When he walked out of the house and took a seat in the carriage, he wanted to return home alive.
XVIII
The deacon rose, dressed, took his thick knotty walking stick and quietly exited the house. It was dark, and in the first few minutes that he walked along the street, the deacon couldn’t see even his white walking stick; there was not a single star in the sky, and it seemed as though it would rain again. It smelled of wet sand and the sea.
/> “Hopefully, I won’t get attacked by Chechens,” the deacon thought, listening to the manner in which his walking stick knocked along the roadway and how that knock emanated, resonate and lonesome, through the night’s silence.
Leaving the town, he began to see both the road and his walking stick; here and there in the black sky, murky spots appeared and soon a solitary star peered out and bashfully began to blink its single eye. The deacon walked along a high, rocky precipice, but the sea was not visible to him; it slept below him, and its invisible waves lazily, heavily broke against the shore and pointedly exhaled: oof! And how slowly! As one wave broke, the Deacon had time to count eight steps, then another broke; after six steps, a third. As before, absolutely nothing was visible, and the lazy, sleepy roar of the sea could be heard in the darkness; it was the sound of infinitely distant, inconceivable time, when God bore through chaos.
The deacon felt macabre. He thought of whether God would punish him for his keeping company with nonbelievers and even going to watch their duel. The duel would be a trifle, bloodless, laughable; however, regardless of whether that was the case, it was a heathen ceremony and for a holy man to show his face there was not proper. Stopping, he thought: Should I go back? But a strong, disquieting curiosity rose above his doubt, and he continued onward.
Even though they’re nonbelievers, they are good people and will find salvation, he comforted himself. “They’ll absolutely find salvation!” he said aloud, lighting up a cigarette.

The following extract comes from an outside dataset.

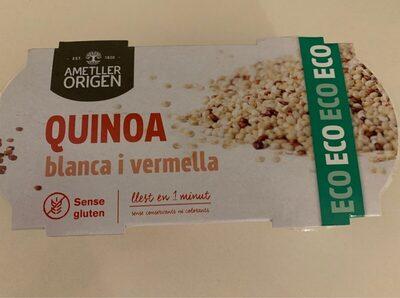Quinoa blanca y vermella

By what measure do we gauge the virtue of people, so as to judge them fairly? The deacon recalled his enemy, a proctor at divinity school who believed in God, and never fought in duels, and lived chastely, but who at some point had fed the deacon bread with sand and had once nearly ripped his ear off. If the corporeal life really played out so inanely, that everyone at divinity school respected and prayed for the health and salvation of this harsh and unfair proctor who plundered government-issue flour, then how can it really be just to shun people like Von Koren and Laevsky only because they’re nonbelievers? The deacon began to resolve this question, but he recalled what a strange state Samoylenko had been in the previous day, and that broke his train of thought. There will be so much laughter tomorrow! The deacon imagined how he would sit behind a bush and observe, so that when Von Koren began to boast at dinner tomorrow, then he, the deacon, would mirthfully describe all the details of the duel to him.